FranceDes passeurs de migrants condamnés à de la prison ferme
Ils acheminaient les bateaux et les migrants sur les plages du littoral: les «têtes» d’un réseau de passeurs ont écopé de prison ferme à Dunkerque, dans le nord de la France.
D’ordinaire insaisissables, ces passeurs avaient trois visages au tribunal: ceux de Kurdes irakiens âgés de 27 à 39 ans, cheveux ras, menottés, qui comparaissaient pour «aide à l’entrée et au séjour irréguliers d’un étranger» en «bande organisée». Les aînés Rizgar Hamed Amin, 35 ans, et son compatriote Saywan Yasin, alias «tonton Star», 39 ans, ont été décrits par le ministère public comme «deux des têtes les plus importantes» d’un vaste réseau de passeurs de migrants de la France vers le Royaume-Uni.
Pour mise «en danger de la vie d’autrui», ils ont été condamnés vendredi soir respectivement à 5 et 3 ans de prison, assortis d’une interdiction définitive du territoire français. Le troisième, Goran Tofiq, a écopé de 30 mois ferme. Entre le 5 mai 2021 et le 24 janvier 2022, le groupe a organisé une vingtaine de traversées par «small boats», dont quatre passages dans la nuit du 4 août. Rizgar Hamed Amin est considéré comme la véritable «tête» du réseau.
Des mois d'enquête
C’est d’ailleurs par lui que l’affaire démarre fin avril, lorsqu’un vigile d'un magasin signale à la police qu’une Volkswagen Sharan – au nom d’Amin – semble embarquer des migrants et des jerricanes d’essence sur le parking. Le véhicule est retrouvé sur le parking d’un hôtel Première Classe de Saint-Pol-sur-Mer, où l’intéressé loue une chambre en liquide.
Le véhicule est tracé avec un GPS, des micros y sont installés, ainsi que dans ses chambres d’hôtel – il en change régulièrement. Pendant huit mois, les enquêteurs suivent les balais des voitures entre les campements et les plages. La surveillance «révèle qu’il est la tête d’un réseau de passeurs», résume la présidente Muriel Marquet. «Il gère l’approvisionnement en bateaux» et «prend entre 1500 et 2000 par personne» (autant en francs).
«Ça le fait rire, visiblement...»
«Il est organisateur de traversées mais aussi commercial, puisqu’il recense et démarche de potentiels clients, échange avec des vendeurs de matériels nautique», ajoute-t-elle. En garde à vue, il avait reconnu avoir organisé 14 passages, mais n’être qu’une petite main. Sarcastique à l’audience, Rizgar Hamed Amin a affirmé n’avoir «pas fait grand-chose» et être victime de «trous de mémoire».

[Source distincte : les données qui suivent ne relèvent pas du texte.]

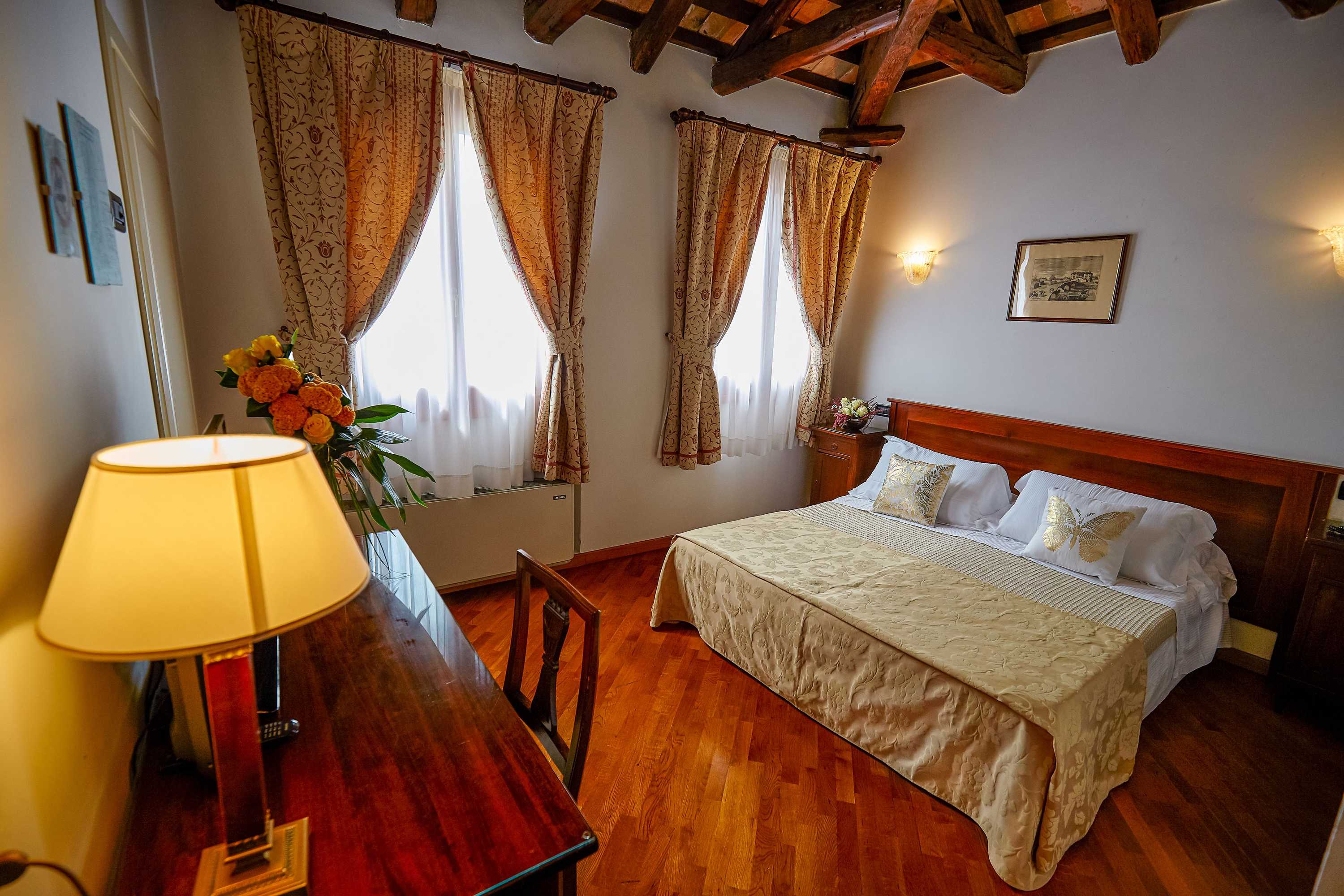 Gift card for Hotel Riviera Dei Dogi Gift card for Hotel Riviera Dei Dogi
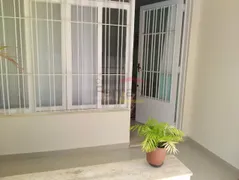 Casa com 2 Quartos à venda, 177m² no Vila Mazzei, São Paulo - Foto 26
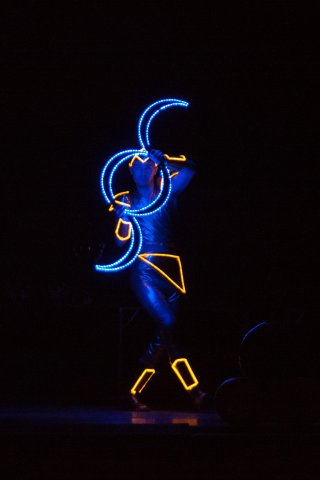IMG_6510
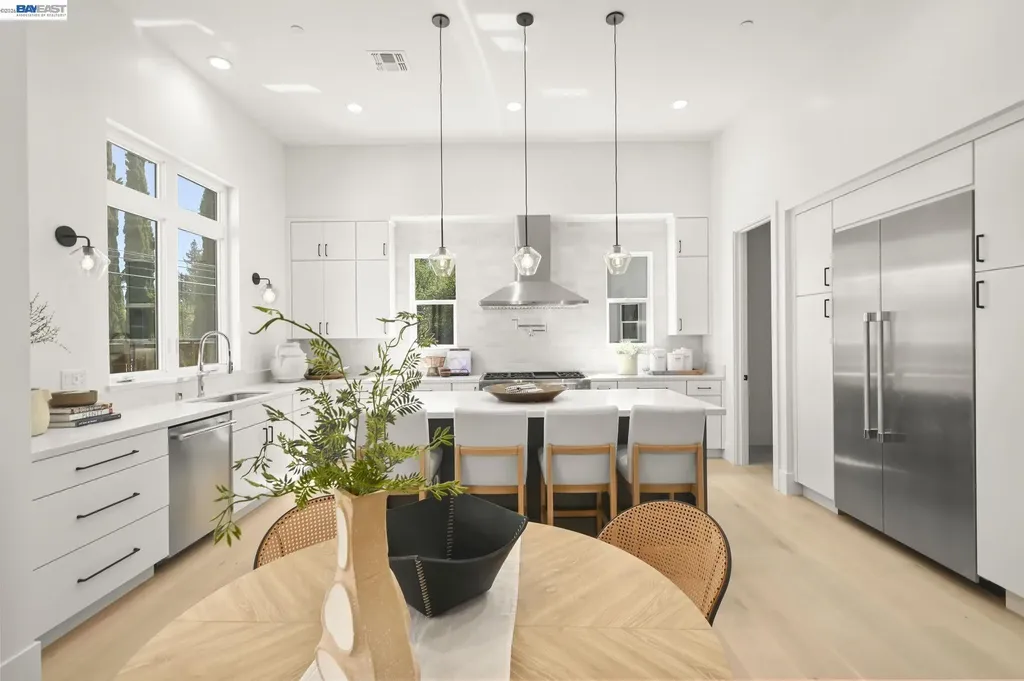 102 Providence Place Pleasant Hill CA 94523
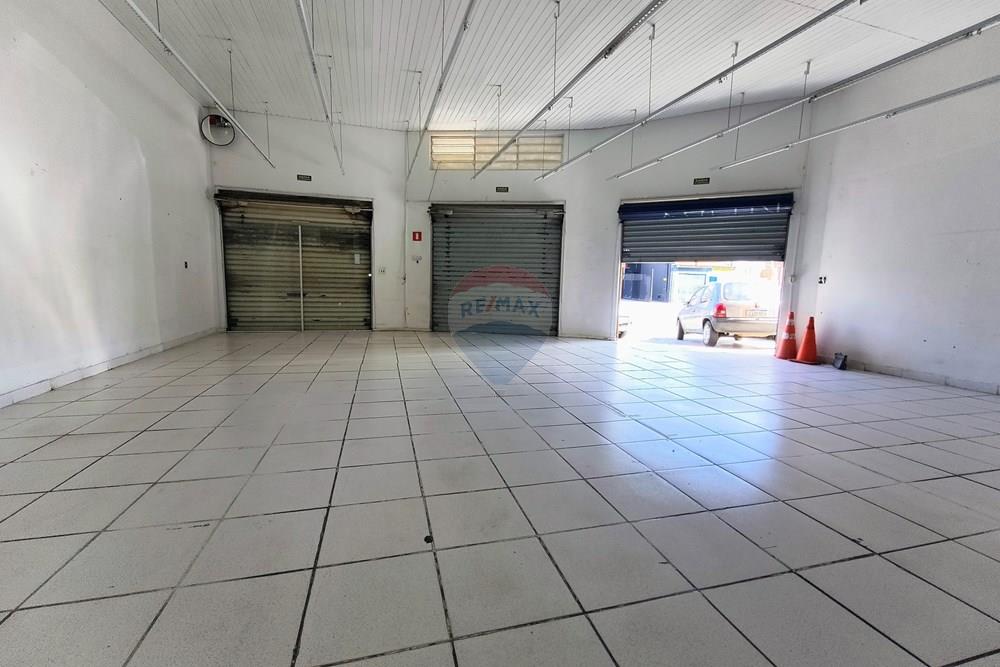 Ponto Comercial - Alugar - Limeira , São Paulo - IMG_20260109_090249811~2.jpg - 690741105-6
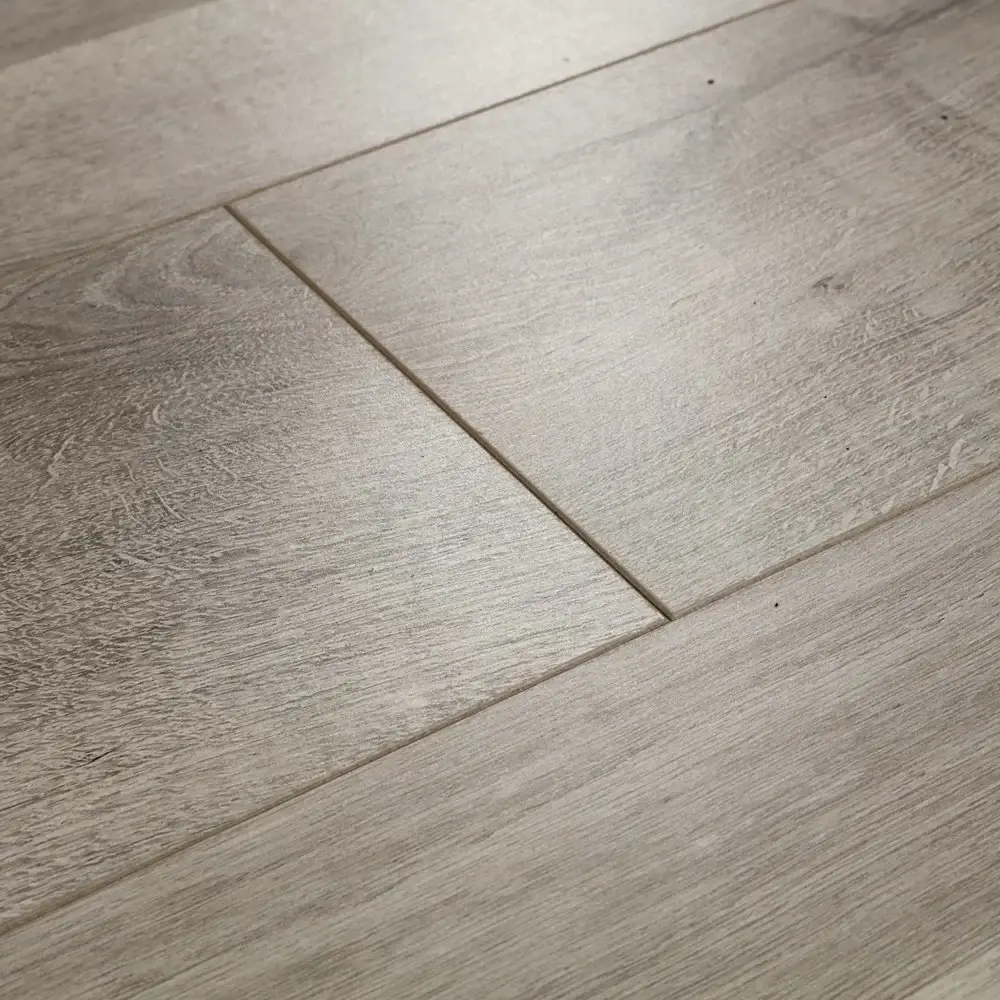 Hotcork Laminate Flooring Easy and Fast Installation Lexuan Flooring Brand 5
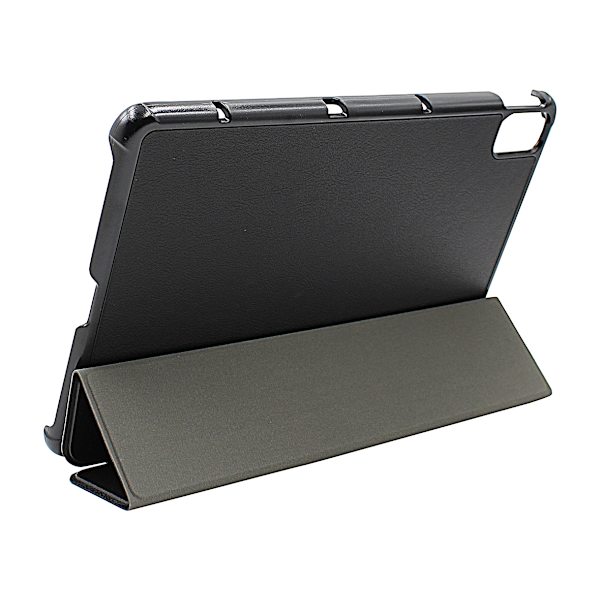 Cover Case Huawei MatePad 10.4 Lila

«Ça le fait rire, visiblement. Moi pas, car il y a eu trois naufrages», a asséné la représentante du ministère public, Pauline Abry. L’un d’eux s’est produit quelques jours avant celui qui a causé, le 24 novembre, la mort d’au moins 27 migrants et suscité une vague d’indignation. «On s’est posé la question de savoir si ce n’était pas ce réseau-là qui était à l’initiative de ce bateau», a d’ailleurs relevé Pauline Abry.
«C’est comme le casino!»
S’il n’a pas contesté les faits et même reconnu le «travail colossal et minutieux des enquêteurs», l’avocat d’Amin a estimé que les accusés «ne sont pas la cause du malheur des migrants». «L’Angleterre, des gens en rêvent. Pour ces gens-là, (les accusés) sont indispensables. Ce ne sont pas forcément des «salauds de passeurs», a-t-il défendu.
Goran Tofiq, déjà condamné deux fois pour des faits similaires, a d’ailleurs expliqué qu’il faisait «ça pour un ami», mais qu’il n’a «jamais touché un euro». L’argent, c’est pourtant le nerf de la guerre, reprend Pauline Abry: «Le bateau coûte environ 6000 euros. Chargé, il rapporte environ 50'000 euros, dont 35'000 euros de bénéfices. Un ou deux bateaux qui passent, c’est le jackpot!»
Lors d’une virée à Lyon pour aller acheter de la cocaïne, le micro caché dans sa voiture d’Amin avait capté cette confidence à son passager: «J’ai déjà fait passer quelques groupes mais j’ai déjà tout dépensé parce qu’une voiture a été arrêtée», le matériel saisi. Son passager avait philosophé. «Ce travail, c’est comme le casino. Parfois tu gagnes, parfois tu perds.»